The party and government emphasized that the tax law revision related to the July 10 real estate measures will be promptly processed in the July National Assembly. Floor leader Kim said, "Today's tax law revision includes various economic measures announced so far," and emphasized, "We will complete the real estate tax reform for stabilizing the housing market, including strengthening comprehensive real estate tax, capital gains tax, and corporate tax on multi-homeowners and corporations, in the July extraordinary session." Chairman Cho also said, "Real estate-related legislation must be promoted without delay," and "It is necessary to strengthen taxation to fundamentally block speculation through corporations."


In addition, they said they will promptly promote the expansion of credit card deductions and the extension of individual consumption tax reductions to stimulate domestic consumption.

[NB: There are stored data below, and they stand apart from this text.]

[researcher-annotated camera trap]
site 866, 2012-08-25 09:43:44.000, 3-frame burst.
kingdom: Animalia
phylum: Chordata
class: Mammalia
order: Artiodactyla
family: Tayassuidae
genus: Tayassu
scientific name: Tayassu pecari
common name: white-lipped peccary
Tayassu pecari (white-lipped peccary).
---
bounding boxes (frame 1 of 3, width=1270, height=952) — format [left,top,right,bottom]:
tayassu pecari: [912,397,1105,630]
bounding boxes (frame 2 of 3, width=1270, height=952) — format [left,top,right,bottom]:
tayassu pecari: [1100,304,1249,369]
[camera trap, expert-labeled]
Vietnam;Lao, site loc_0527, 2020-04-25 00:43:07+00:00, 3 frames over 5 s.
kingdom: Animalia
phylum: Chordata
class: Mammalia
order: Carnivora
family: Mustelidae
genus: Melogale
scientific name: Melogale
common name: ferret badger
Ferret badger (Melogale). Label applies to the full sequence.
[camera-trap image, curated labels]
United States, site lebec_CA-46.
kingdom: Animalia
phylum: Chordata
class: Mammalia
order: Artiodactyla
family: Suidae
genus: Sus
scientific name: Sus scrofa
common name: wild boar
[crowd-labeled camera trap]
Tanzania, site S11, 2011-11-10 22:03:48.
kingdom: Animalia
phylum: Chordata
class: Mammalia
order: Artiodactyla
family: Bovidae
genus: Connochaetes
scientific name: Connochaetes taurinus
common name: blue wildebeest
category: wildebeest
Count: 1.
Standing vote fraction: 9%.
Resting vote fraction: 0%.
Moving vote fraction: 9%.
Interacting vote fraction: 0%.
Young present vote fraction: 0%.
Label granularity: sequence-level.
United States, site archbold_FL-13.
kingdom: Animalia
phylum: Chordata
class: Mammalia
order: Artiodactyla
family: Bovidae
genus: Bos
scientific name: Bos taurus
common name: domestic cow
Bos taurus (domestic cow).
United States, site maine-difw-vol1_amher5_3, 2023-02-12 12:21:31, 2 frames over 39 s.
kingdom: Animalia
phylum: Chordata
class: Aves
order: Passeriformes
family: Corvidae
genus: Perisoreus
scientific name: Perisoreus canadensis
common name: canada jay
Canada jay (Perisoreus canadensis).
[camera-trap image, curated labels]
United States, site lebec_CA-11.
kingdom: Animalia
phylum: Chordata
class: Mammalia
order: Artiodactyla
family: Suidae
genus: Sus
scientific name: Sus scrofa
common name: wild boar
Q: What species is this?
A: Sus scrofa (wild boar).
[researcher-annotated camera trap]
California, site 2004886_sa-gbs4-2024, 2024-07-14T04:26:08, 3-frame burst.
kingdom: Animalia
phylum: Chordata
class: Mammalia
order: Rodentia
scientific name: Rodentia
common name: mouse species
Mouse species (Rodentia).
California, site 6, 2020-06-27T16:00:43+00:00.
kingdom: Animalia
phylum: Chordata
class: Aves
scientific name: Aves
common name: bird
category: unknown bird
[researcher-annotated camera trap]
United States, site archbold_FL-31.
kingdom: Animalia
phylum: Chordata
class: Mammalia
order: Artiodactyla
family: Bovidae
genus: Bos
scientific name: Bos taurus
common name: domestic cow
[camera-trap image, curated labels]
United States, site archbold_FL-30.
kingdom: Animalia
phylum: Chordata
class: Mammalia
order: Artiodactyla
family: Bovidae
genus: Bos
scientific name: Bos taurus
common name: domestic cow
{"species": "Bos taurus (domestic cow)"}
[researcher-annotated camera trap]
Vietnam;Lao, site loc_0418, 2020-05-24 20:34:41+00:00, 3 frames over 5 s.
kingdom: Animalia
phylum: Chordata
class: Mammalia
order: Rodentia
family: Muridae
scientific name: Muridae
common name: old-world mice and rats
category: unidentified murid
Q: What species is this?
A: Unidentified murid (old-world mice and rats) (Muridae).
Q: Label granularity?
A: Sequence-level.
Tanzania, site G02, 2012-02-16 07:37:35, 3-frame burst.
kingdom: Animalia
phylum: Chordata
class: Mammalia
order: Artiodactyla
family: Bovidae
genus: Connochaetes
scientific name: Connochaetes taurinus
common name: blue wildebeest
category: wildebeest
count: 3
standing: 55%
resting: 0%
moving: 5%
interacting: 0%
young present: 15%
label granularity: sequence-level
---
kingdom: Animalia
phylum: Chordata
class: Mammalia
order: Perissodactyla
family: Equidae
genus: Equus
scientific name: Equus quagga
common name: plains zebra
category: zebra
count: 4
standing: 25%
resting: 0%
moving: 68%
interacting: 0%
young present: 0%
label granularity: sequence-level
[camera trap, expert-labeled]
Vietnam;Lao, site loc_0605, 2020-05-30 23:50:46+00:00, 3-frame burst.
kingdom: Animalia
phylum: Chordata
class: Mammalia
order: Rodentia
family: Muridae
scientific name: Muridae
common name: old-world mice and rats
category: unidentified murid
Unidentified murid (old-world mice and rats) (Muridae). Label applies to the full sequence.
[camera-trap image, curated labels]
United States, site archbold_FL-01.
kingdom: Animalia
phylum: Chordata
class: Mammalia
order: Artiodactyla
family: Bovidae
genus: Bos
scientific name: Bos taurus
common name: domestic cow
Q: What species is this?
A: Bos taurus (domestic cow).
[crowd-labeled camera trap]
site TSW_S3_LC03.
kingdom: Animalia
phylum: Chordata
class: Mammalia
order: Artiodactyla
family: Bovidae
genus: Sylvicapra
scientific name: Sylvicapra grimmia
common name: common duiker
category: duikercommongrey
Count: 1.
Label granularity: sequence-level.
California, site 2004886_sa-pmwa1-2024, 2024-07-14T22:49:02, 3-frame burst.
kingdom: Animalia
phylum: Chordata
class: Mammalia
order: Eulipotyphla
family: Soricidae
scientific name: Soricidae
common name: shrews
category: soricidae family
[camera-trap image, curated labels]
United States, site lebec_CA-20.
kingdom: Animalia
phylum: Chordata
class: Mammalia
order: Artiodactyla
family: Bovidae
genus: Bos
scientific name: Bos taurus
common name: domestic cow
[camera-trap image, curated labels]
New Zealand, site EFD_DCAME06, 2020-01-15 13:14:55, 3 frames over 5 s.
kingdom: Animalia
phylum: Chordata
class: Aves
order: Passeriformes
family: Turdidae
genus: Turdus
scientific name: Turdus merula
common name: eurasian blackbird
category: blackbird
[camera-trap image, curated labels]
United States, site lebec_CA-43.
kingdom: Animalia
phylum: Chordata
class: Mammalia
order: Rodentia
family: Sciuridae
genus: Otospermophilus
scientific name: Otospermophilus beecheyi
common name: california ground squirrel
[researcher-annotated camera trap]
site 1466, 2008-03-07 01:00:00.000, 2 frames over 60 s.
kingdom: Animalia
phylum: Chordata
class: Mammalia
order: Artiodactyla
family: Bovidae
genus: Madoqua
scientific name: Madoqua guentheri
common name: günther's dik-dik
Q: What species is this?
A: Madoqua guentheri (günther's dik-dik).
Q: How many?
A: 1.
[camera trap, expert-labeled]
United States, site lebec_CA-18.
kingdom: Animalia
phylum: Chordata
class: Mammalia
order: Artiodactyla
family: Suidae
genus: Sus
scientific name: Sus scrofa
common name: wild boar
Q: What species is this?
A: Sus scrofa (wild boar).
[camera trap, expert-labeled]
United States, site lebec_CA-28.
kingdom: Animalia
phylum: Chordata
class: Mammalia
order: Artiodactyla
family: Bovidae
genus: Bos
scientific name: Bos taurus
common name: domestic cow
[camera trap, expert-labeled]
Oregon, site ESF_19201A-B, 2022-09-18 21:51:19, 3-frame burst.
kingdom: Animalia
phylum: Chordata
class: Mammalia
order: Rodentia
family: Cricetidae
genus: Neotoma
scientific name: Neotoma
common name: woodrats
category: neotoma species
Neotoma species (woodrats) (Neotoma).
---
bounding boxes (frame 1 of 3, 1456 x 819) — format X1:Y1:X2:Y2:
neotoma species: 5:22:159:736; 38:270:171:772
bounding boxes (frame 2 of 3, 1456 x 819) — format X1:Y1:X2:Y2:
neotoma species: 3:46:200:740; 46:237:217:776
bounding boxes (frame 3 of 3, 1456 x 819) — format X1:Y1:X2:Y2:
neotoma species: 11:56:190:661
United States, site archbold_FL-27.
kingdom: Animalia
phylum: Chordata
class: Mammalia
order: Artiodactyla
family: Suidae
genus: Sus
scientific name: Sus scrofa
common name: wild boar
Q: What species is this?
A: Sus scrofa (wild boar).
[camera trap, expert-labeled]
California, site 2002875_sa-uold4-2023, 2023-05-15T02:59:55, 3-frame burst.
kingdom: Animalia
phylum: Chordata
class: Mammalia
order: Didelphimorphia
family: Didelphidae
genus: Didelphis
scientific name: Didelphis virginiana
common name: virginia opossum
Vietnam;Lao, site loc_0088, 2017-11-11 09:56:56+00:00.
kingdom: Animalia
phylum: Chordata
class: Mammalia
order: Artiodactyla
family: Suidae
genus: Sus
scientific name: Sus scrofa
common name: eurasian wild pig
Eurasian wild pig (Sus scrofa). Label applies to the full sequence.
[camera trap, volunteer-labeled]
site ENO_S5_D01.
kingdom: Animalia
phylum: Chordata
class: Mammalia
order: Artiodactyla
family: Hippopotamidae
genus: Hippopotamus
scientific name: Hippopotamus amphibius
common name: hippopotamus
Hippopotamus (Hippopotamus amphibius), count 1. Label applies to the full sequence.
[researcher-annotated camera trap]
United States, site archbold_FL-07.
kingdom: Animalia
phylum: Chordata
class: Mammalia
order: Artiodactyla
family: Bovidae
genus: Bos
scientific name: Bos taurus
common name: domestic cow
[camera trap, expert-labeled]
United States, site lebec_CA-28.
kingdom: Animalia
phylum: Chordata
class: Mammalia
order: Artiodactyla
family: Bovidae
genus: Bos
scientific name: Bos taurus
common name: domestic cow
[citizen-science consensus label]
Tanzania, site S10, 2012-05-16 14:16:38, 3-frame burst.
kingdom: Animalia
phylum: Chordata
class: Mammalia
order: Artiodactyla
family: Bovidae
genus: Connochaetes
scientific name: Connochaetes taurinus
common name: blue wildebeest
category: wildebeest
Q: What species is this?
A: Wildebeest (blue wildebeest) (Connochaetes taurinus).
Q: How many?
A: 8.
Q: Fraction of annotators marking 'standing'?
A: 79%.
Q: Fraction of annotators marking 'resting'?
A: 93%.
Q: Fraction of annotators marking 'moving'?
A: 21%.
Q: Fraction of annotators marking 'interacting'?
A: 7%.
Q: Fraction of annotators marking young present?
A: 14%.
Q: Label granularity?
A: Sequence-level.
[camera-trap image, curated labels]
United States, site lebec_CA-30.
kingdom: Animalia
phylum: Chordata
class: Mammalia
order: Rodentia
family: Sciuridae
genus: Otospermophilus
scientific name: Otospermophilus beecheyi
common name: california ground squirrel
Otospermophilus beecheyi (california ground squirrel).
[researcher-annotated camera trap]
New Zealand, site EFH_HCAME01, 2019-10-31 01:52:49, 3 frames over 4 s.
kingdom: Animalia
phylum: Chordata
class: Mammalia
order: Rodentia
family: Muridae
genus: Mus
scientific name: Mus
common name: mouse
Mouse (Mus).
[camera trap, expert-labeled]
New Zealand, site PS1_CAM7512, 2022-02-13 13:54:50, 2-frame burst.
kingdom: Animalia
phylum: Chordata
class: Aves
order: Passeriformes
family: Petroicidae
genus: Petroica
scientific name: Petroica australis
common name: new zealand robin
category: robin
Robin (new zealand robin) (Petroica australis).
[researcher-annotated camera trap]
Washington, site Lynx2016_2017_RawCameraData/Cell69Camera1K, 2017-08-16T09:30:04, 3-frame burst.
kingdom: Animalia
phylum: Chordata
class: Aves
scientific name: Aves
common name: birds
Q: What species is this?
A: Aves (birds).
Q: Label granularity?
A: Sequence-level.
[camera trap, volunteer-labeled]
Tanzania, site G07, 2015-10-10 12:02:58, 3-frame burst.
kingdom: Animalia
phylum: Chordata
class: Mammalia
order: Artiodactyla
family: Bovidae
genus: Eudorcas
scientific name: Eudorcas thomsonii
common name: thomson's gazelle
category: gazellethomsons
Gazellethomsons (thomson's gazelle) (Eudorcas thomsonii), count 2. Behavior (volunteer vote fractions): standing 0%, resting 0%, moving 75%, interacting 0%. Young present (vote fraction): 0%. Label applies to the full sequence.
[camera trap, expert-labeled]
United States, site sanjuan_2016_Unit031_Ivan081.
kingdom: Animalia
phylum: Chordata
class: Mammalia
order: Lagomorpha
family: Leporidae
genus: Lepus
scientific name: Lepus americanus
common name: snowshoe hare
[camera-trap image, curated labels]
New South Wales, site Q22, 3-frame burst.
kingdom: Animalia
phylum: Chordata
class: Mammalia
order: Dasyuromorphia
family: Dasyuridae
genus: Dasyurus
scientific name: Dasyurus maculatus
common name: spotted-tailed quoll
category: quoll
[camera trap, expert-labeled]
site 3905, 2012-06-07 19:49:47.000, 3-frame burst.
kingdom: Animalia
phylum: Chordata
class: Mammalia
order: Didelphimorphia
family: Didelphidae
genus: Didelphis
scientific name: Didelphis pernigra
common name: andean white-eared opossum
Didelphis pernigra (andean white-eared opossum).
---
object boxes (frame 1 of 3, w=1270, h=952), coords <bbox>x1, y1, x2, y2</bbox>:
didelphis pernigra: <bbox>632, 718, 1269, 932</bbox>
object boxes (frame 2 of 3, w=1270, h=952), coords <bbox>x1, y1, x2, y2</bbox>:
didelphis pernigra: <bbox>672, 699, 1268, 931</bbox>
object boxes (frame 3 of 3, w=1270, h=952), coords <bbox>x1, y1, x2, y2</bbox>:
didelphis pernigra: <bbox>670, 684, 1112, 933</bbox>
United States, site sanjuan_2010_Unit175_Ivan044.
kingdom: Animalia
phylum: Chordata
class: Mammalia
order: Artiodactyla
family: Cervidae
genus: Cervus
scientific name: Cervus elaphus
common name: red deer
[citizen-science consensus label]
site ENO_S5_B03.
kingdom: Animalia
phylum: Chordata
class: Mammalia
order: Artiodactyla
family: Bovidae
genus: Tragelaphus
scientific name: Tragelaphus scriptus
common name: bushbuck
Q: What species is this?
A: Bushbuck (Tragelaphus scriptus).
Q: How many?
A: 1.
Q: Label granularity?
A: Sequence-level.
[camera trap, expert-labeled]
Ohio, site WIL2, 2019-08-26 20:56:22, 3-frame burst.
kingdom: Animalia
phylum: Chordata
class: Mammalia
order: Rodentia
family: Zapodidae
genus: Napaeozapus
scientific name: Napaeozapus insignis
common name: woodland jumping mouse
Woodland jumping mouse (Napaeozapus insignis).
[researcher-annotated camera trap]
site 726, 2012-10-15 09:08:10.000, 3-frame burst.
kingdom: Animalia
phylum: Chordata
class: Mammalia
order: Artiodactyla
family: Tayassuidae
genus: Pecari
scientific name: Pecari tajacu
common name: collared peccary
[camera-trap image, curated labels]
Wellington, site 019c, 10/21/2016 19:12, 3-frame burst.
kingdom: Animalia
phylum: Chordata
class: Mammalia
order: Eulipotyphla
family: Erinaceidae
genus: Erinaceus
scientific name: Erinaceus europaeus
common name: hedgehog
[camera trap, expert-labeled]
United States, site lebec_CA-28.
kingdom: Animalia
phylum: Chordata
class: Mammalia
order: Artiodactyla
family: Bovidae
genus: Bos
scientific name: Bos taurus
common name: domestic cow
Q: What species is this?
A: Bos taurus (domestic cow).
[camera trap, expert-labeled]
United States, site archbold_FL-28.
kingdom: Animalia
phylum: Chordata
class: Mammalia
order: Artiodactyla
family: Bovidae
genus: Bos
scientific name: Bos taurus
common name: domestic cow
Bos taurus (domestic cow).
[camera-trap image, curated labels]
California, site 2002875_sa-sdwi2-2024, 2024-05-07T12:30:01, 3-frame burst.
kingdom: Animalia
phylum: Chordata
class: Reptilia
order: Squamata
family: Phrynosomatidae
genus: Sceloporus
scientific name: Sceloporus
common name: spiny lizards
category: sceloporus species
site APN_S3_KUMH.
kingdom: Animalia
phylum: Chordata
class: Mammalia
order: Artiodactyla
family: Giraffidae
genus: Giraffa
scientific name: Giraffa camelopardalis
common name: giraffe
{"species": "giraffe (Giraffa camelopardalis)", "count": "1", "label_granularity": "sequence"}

This tax law revision also includes measures to reduce the tax burden on low-income groups and small and medium-sized enterprises severely affected by COVID-19. Deputy Prime Minister Hong said, "Since the direct impact of COVID-19 damage is concentrated on low-income groups and SMEs, we will reduce their burden and strengthen tax support," emphasizing, "We want to focus on expanding the foundation for inclusion and coexistence. Revising VAT for the first time in 20 years is a representative example." Hong added, "The tax law revision attempts high-intensity support to promote consumption vitality and investment, as well as fundamental institutional improvements such as reducing securities transaction tax," and "We have worked on reducing the burden on vulnerable groups, strengthening tax support, and establishing a taxpayer-friendly tax system."



Experts emphasize that tax reform should focus on activating corporate investment rather than short-term economic stimulus from a long-term perspective. Professor Hong Woo-hyung of Hansung University’s Department of Economics said, "If the financial investment income deduction amount becomes excessively large, tax revenue may be short," adding, "Eventually, it will have to take the form of punitive taxation." Professor Sung Tae-yoon of Yonsei University’s Department of Economics said, "To overcome COVID-19, the focus should be on activating corporate investment rather than economic stimulus tax reform."


This content was produced with the assistance of AI translation services.